» **EXERCISE AIM**
Lay out the lines below, from the line with "Reviewing this image, how" up to and including the last line of the items, as a JSON list of strings with one string per line. Leave out blank lines.

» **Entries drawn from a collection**
* Begin *

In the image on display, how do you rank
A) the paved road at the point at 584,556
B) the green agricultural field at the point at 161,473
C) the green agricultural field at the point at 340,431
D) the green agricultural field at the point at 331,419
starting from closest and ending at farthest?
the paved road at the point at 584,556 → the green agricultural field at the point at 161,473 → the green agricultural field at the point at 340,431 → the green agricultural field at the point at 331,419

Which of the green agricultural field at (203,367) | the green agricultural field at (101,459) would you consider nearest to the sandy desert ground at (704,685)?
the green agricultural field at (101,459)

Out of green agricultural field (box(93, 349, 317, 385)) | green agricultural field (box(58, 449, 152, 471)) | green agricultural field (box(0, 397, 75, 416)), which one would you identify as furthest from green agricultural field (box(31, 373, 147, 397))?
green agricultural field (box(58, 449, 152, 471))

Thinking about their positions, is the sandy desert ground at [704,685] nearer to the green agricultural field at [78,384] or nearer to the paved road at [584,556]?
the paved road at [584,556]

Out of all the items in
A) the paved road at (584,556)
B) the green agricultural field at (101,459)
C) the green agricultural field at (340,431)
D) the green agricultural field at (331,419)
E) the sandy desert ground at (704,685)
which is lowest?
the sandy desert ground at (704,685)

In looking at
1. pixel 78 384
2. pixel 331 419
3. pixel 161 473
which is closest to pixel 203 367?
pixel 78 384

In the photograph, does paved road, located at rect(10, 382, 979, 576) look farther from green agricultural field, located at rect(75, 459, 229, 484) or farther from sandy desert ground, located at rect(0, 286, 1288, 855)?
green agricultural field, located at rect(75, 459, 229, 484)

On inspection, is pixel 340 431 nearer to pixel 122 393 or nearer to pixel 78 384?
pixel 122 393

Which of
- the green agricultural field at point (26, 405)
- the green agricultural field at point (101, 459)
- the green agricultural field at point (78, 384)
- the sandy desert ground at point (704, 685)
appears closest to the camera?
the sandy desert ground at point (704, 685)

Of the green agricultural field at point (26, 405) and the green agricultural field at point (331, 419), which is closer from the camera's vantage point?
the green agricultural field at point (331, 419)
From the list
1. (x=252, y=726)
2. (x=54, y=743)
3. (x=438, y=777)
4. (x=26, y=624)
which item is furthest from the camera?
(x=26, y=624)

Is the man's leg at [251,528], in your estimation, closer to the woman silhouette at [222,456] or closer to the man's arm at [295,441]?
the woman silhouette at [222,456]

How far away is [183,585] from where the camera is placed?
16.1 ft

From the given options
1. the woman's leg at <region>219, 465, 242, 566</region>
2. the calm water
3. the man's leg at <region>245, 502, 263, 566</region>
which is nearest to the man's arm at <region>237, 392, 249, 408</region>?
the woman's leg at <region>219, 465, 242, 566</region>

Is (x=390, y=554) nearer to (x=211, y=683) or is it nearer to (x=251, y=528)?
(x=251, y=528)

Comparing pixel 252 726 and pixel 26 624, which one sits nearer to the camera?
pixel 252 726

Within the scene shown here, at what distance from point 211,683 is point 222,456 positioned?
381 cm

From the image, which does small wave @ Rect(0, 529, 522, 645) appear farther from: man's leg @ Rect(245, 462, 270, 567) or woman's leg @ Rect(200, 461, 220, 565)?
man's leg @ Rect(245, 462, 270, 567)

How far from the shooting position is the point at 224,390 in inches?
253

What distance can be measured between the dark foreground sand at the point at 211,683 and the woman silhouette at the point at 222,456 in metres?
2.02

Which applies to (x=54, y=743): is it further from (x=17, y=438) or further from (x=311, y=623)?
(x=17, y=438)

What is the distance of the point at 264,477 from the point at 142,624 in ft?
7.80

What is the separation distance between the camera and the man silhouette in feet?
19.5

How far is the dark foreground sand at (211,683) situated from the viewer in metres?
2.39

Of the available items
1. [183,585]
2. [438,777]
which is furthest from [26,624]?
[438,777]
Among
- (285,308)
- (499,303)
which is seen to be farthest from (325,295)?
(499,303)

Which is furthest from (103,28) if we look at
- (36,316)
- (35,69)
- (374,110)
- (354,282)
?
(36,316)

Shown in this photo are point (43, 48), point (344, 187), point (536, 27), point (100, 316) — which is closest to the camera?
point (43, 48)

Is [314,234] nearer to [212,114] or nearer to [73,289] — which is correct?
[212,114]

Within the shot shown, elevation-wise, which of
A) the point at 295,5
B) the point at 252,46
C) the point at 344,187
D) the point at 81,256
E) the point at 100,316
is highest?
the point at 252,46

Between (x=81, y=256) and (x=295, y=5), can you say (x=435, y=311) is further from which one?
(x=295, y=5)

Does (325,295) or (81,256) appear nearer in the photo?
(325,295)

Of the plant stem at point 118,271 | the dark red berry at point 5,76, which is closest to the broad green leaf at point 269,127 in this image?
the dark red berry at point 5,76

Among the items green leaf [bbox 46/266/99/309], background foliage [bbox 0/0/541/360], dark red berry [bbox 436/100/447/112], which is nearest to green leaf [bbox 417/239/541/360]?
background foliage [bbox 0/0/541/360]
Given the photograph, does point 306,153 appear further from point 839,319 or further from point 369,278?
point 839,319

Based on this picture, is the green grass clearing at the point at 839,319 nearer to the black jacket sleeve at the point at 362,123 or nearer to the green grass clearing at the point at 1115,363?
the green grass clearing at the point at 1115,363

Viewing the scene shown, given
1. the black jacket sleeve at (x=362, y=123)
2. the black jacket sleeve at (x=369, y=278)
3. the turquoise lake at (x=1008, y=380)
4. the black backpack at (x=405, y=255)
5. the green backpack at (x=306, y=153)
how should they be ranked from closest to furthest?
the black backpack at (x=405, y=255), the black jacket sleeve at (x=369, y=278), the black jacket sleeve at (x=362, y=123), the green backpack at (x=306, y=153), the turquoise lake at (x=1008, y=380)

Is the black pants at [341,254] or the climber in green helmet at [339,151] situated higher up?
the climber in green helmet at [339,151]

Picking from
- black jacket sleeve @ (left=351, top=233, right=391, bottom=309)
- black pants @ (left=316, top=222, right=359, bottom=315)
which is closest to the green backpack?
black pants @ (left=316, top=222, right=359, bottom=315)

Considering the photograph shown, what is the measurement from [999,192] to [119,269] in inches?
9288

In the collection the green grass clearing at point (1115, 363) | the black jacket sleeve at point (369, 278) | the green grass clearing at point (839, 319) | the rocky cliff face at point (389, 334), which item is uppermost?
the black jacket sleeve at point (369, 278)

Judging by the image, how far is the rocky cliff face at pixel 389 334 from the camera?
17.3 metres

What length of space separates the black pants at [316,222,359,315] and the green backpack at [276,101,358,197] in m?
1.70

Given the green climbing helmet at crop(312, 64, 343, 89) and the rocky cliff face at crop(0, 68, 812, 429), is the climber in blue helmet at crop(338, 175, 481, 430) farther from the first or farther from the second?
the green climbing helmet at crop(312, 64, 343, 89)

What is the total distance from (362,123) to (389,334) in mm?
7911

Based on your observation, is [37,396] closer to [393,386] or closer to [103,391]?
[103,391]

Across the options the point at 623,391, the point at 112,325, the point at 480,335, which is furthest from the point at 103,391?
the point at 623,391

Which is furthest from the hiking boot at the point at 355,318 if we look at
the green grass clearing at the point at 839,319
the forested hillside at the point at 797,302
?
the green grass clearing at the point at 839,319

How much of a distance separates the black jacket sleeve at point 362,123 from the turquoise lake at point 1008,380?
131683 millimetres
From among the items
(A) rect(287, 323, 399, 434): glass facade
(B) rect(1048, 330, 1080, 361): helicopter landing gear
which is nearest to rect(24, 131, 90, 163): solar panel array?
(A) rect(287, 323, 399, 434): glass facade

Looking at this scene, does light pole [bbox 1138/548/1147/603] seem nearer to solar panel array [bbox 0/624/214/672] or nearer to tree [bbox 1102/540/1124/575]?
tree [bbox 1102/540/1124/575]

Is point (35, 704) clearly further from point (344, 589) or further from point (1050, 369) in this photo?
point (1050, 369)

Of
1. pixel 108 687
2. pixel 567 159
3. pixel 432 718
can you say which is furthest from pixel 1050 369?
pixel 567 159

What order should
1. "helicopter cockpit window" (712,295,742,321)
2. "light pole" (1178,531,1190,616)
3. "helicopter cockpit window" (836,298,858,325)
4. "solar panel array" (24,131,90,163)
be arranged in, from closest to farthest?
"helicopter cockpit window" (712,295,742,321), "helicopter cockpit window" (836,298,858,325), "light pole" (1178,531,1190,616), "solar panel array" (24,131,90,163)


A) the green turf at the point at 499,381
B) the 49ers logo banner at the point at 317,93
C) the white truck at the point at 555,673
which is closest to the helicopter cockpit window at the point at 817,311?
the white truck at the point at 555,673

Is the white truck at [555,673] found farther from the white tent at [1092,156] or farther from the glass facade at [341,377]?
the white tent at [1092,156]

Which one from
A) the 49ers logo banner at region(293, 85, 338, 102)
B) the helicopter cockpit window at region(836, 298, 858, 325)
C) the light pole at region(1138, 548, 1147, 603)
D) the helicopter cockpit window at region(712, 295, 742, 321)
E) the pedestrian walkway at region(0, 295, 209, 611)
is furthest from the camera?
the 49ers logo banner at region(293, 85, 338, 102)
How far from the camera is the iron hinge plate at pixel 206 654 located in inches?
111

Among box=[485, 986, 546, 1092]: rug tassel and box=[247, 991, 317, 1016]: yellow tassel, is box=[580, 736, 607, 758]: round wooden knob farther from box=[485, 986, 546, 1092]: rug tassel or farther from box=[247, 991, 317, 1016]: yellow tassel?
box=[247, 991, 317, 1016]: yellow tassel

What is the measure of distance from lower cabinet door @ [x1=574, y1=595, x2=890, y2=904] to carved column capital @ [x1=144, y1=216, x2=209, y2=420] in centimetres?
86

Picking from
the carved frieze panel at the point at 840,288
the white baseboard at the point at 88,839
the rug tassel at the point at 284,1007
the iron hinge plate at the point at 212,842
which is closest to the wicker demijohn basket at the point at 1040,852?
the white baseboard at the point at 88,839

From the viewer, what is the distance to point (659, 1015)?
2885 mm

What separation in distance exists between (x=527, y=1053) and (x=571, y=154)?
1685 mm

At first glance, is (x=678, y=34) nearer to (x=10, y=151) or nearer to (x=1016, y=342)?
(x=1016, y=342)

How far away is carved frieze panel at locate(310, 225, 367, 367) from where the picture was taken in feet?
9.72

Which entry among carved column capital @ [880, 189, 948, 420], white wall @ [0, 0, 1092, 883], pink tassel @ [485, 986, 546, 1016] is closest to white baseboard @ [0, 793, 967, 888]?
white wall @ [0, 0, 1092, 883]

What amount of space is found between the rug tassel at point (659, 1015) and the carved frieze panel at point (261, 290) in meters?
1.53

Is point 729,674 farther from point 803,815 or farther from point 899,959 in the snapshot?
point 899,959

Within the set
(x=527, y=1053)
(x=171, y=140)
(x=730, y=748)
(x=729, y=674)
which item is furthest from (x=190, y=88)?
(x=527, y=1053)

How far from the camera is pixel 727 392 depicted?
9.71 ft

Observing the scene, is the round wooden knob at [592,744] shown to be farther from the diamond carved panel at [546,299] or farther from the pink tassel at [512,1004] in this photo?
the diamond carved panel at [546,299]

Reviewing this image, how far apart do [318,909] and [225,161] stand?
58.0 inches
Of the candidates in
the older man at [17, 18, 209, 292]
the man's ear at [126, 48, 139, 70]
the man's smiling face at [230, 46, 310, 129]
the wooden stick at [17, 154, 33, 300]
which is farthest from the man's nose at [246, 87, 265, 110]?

* End *

» **TASK RESULT**
[
  "Reviewing this image, how far apart do [318,909] and [225,161] stand?",
  "58.0 inches",
  "Of the candidates in",
  "the older man at [17, 18, 209, 292]",
  "the man's ear at [126, 48, 139, 70]",
  "the man's smiling face at [230, 46, 310, 129]",
  "the wooden stick at [17, 154, 33, 300]",
  "which is farthest from the man's nose at [246, 87, 265, 110]?"
]